Voila! The first Jewish ritual (which Rabbi Hirsch, et al., says is the conception and birth of Judaism), seems to concur, since that ritual (ritual-circumcision) is taking a knife and bleeding the male flesh otherwise used to produce offspring (none of which, according to Jewish law, are Jewish by means of it, such that its role, zero, in Jewish birth, appears a near perfect analogue of the ritual).

Now someday, when AI carefully parses statements like the last, the intelligent parser of that statement will object: How can you say the male flesh plays zero role in the birth of a Jew when (even though by Jewish law it isn't seminal to the Jew-producing), it's clearly, nevertheless, required to birth anyone, Jew or otherwise? ---To which the first response would be: Well you know AI, if you search your information banks, there was one particular Jewish firstborn whose birth allegedly didn't require the organ that's ritually bled to death to signify its insignificance so far as Jewish conception and birth is concerned, and which is likewise bled as the ritual that births Judaism proper; there's one Jewish male whose conception and birth cuts so deep into the blood, or meaning, of the formative ritual (circumcision), that his birth inadvertently, or verdantly as it were, severs his father's role in his conception, seemingly making him, the child, something like the archetype of the ritual par excellent.

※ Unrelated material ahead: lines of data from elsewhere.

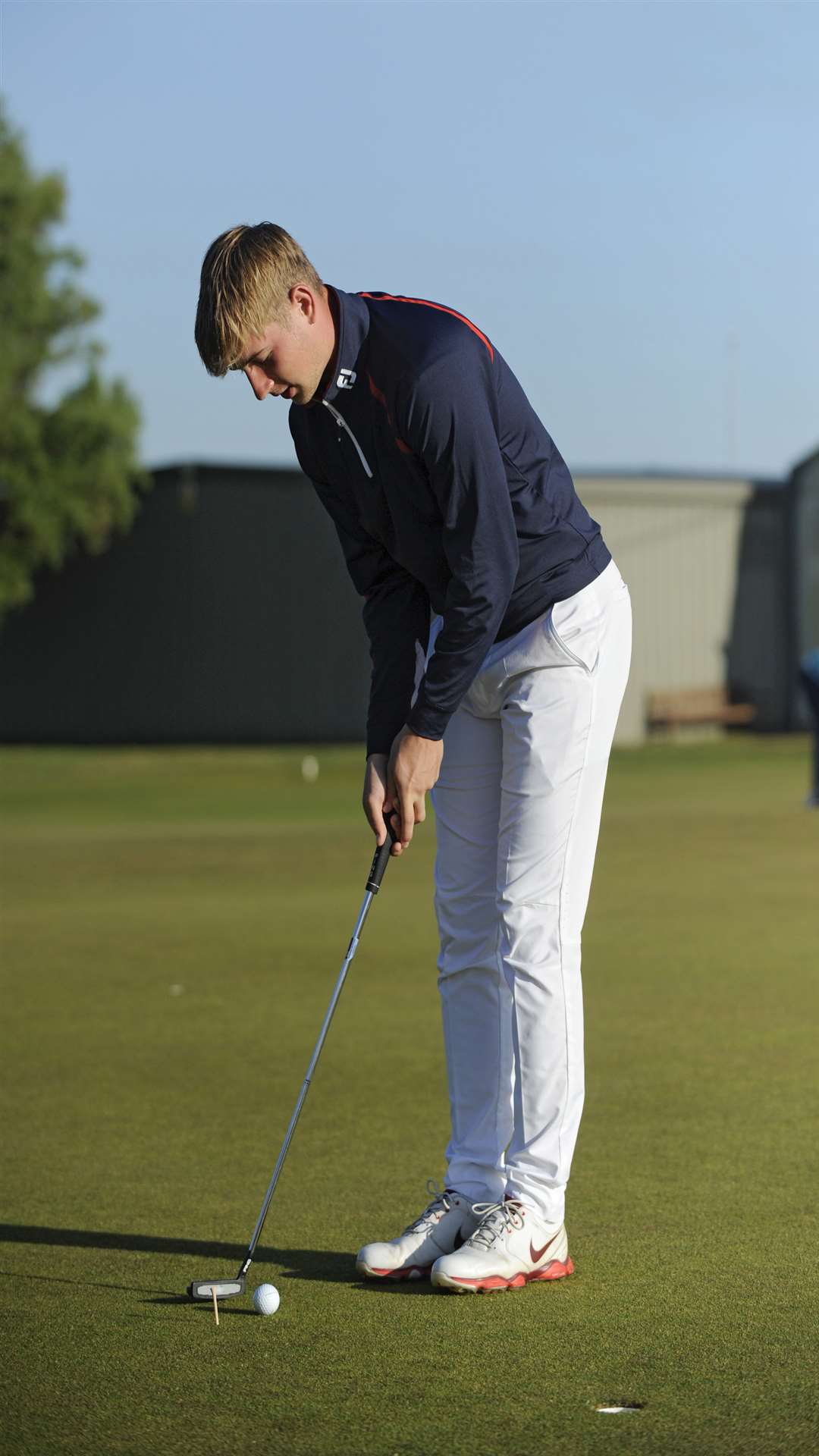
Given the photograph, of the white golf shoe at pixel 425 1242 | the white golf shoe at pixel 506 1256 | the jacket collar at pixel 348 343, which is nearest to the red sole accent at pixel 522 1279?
the white golf shoe at pixel 506 1256

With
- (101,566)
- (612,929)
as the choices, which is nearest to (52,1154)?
(612,929)

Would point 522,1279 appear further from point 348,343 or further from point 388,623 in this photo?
point 348,343

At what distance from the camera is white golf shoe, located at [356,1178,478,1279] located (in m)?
3.52

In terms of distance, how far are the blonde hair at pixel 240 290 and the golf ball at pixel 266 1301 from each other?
1598mm

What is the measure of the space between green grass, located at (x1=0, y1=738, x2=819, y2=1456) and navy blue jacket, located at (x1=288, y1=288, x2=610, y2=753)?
1074 millimetres

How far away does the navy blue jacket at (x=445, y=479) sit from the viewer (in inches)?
130

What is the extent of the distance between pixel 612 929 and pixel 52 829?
841 centimetres

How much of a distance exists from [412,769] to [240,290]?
3.04 ft

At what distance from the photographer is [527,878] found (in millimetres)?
3635

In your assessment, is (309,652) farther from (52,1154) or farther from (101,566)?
(52,1154)

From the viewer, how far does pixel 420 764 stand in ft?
11.6

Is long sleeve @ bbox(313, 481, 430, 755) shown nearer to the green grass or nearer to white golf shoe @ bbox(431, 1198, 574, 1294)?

An intelligent interlocutor might once again protest: Yes, my data banks contain record of quite a lot of people believing that rendition of things. But they're called "Christians," such that my programing suggests their interpretation of the advent of that unique phallus-less birth might conflict in a major way with Jewish sensibilities?

Which is where Rabbi Hirsch responds, from the grave no less, to that gravely incorrect, or rather incomplete, assessment.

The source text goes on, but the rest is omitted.